** Source extract **
■ ■ ■ ■ ■ ■ ■

Key Factors Suppressing Workload
UK order books are thinning out because of:
Interest Rates & Financing
- high borrowing costs have disproportionately depressed the residential sector, which is the volume driver for many smaller firms
Planning Delays
- architects consistently report that bureaucratic slowdowns are causing significant friction, often delaying the start of projects by six to nine months and eating into client confidence
Regulatory Burden
- the costs and complexity of meeting new fire safety and climate regulations, like the Building Safety Act, add friction and cost to projects, leading to further delays or cancellations
France
France doesn’t show the same order-book anxiety as the UK does, but it’s one of the two markets with a relatively high rate of cancellations. And the problem is systemic; new housing activity dropped by a staggering 21.9% in 2024 with housing starts plummeting to 253,000 units, the lowest level since 1954. This failure in the new-build pipeline has left architects with little recourse.
Viability Killers
Financing
- ECB rate increases pushed mortgage rates to 3.6%, making projects financially unviable
Policy Erosion
- the end of the Pinel rental investment program in December 2024 removed a critical investment incentive
The Forecast? A Slow Pivot
The current deep contraction is paving the way for the inevitable rebound, but it will be modest.
Contraction before Growth
- before growth, market correction must happen
Modest Growth
- France is projected to see cumulative growth of only 3.7% between 2025-2027, making it one of the most modest recoveries among major recovery markets
Drivers
- the rebound is dependent on improved financing conditions and necessary housing policy support, specifically the PTZ reintroduction
Other markets
There are countries that show a lower share of cancellations – Germany, Netherlands, Nordic countries… – but there’s an overall slowdown in workload stability indicators. Southern markets (looking at, say, Spain and Italy) remain more resilient on paper, mostly because renovation and small-scale residential work keep the ball rolling.
This matters because architectural order books typically lead construction activity by nine to twelve months. When architects expect empty books, contractors feel it next year. The report basically tells us the 2025 baseline is weak, but the 2026 outlook is not the same story.
But here’s the thing…
Cancellations don’t spell out a collapse. They predict a cycle trough, the point where activity is softest before the next rise. And architects across Europe are feeling more positive about building-volume outlook for 2026 than for 2025. For compelling and good reasons.
The 2026 Outlook
Architects don’t forecast lightly. They know things before contractors, because they see project feasibility studies, initial inquiries, concept designs… in other words, the seeds of next year’s order books. So when building volume forecasts collectively flip from “uncertain” to “expecting volume growth,” it’s worth paying attention because it’s not hunches or sixth senses talking.
Our Barometer shows that, across Europe, architects expect a noticeably more positive building-volume outlook for 2026 than for 2025. There’s clear upward movement in building-volume expectations across most markets, with several countries shifting from negative or flat 2025 expectations into the positive range for 2026.

■ ■ ■ ■ ■ ■ ■

** Source material **
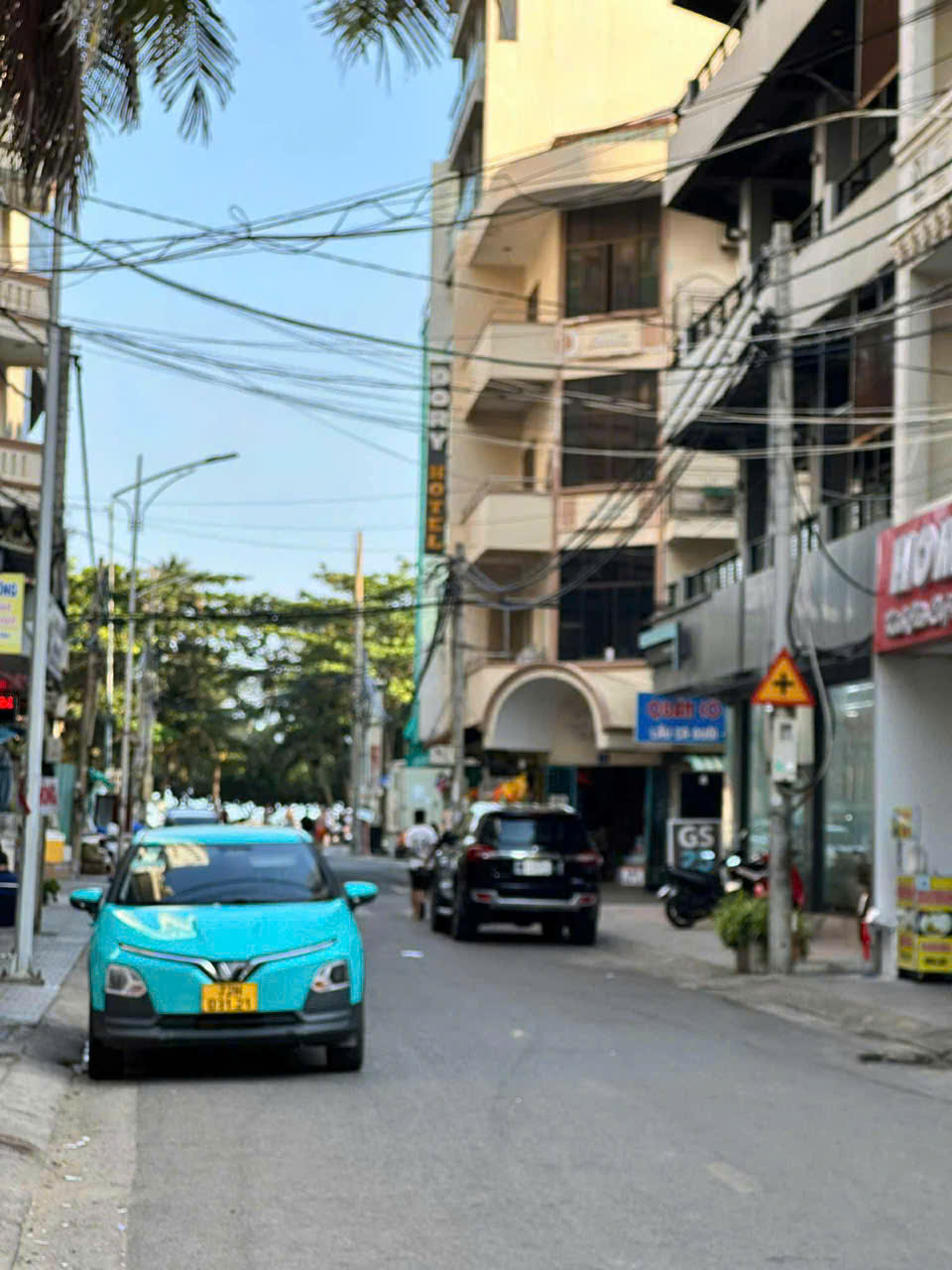 z7486633309311_ef4e061f5d02fef559109926fbe80dc9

■ ■ ■ ■ ■ ■ ■

** What is needed **
Can you return the passage of the architects' order-book text from "This matters because" up to and including "and good reasons."? You can set the material aside; it plays no part here.

** Reply to the exercise **
This matters because architectural order books typically lead construction activity by nine to twelve months. When architects expect empty books, contractors feel it next year. The report basically tells us the 2025 baseline is weak, but the 2026 outlook is not the same story.
But here’s the thing…
Cancellations don’t spell out a collapse. They predict a cycle trough, the point where activity is softest before the next rise. And architects across Europe are feeling more positive about building-volume outlook for 2026 than for 2025. For compelling and good reasons.